Support vector machine /regression feature selection with an application towards classification
Initial data mining and response surface methodology applications demonstrated support vector machines and regression (SVM and SVR, respectively) as the choice classification function approximation for market data provided by the United States Army Accessions and Recruiting Commands (59), (60). Unlike logistic regression and random forest, SVM/SVR alone cannot provide insight to feature selection, but rather exhibits “black box” functionality similar to artificial neural networks. Motivated by the predictive result of SVM/SVR, this research obtains SVM/SVR features by combining a kernel recursive criterion within an alternate branch and bound enumeration. The kernel recursive criterion eliminates repetitive SVM/SVR calculations, thereby speeding the convergence to an optimal feature subset, which is guaranteed by the alternate enumeration and monotonic property of a quadratic loss function.

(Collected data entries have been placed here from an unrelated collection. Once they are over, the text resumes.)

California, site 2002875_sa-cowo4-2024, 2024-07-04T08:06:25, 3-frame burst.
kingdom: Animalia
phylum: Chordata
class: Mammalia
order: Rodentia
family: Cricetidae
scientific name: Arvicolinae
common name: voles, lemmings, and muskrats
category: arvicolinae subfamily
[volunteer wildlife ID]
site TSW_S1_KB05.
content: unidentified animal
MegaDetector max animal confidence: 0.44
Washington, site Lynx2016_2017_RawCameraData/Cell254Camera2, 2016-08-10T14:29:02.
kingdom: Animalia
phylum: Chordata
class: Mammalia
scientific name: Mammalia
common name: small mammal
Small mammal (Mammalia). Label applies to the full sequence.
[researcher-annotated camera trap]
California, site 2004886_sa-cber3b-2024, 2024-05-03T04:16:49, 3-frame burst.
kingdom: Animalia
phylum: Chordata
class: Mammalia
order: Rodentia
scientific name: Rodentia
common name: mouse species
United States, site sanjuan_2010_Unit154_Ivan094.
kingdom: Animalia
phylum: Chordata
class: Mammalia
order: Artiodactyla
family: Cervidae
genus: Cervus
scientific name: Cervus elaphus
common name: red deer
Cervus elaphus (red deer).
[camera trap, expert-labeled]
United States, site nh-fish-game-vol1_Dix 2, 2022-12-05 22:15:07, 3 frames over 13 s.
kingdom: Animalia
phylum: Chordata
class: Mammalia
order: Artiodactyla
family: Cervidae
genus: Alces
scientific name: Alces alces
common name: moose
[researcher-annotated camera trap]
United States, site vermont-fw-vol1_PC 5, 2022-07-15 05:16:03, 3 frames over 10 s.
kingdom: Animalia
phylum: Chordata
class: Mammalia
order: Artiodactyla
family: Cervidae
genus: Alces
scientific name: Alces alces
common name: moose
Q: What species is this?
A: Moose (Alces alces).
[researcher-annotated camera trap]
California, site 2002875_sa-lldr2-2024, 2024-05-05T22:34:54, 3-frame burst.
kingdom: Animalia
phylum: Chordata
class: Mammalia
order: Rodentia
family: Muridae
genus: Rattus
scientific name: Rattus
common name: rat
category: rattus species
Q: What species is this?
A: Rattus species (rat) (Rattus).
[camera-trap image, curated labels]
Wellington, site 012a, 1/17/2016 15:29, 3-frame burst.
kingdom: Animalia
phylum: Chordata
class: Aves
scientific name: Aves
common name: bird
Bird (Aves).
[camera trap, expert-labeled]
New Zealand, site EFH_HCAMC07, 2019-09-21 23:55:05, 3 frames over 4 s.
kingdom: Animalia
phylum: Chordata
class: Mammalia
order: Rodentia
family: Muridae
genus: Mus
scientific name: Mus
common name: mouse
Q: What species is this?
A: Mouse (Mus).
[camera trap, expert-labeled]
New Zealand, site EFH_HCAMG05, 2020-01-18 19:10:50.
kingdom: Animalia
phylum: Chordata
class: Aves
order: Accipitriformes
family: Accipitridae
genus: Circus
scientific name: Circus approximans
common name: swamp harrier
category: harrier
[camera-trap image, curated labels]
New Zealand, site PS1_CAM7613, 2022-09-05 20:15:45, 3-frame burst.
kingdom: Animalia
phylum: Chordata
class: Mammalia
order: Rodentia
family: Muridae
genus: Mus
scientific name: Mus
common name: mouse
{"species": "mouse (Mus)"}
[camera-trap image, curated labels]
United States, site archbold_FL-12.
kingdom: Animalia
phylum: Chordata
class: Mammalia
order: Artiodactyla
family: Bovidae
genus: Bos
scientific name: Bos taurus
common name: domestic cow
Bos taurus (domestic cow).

We compare the SVM/SVR feature selection results with step-wise logistic regression to show the usefulness of the method. The experiment occurs within a response surface methodology environment using experimental data. We control the number of prediction variables, the number of noise variables, the error on the noise variables, and the training data size. In support of the SVM/SVR feature selection, the research demonstrates a method for deploying the SVM/SVR feature selection on Army recruiting and market data.
The contributions of the research are: (1) developing a SVM/SVR specific kernel recursive criterion within an alternate branch and bound enumeration; (2) assessing the effects of training data size on the recursive kernel criterion: and (3) demonstrating the effectiveness of the kernel recursive criterion for feature selection on an Army market data application.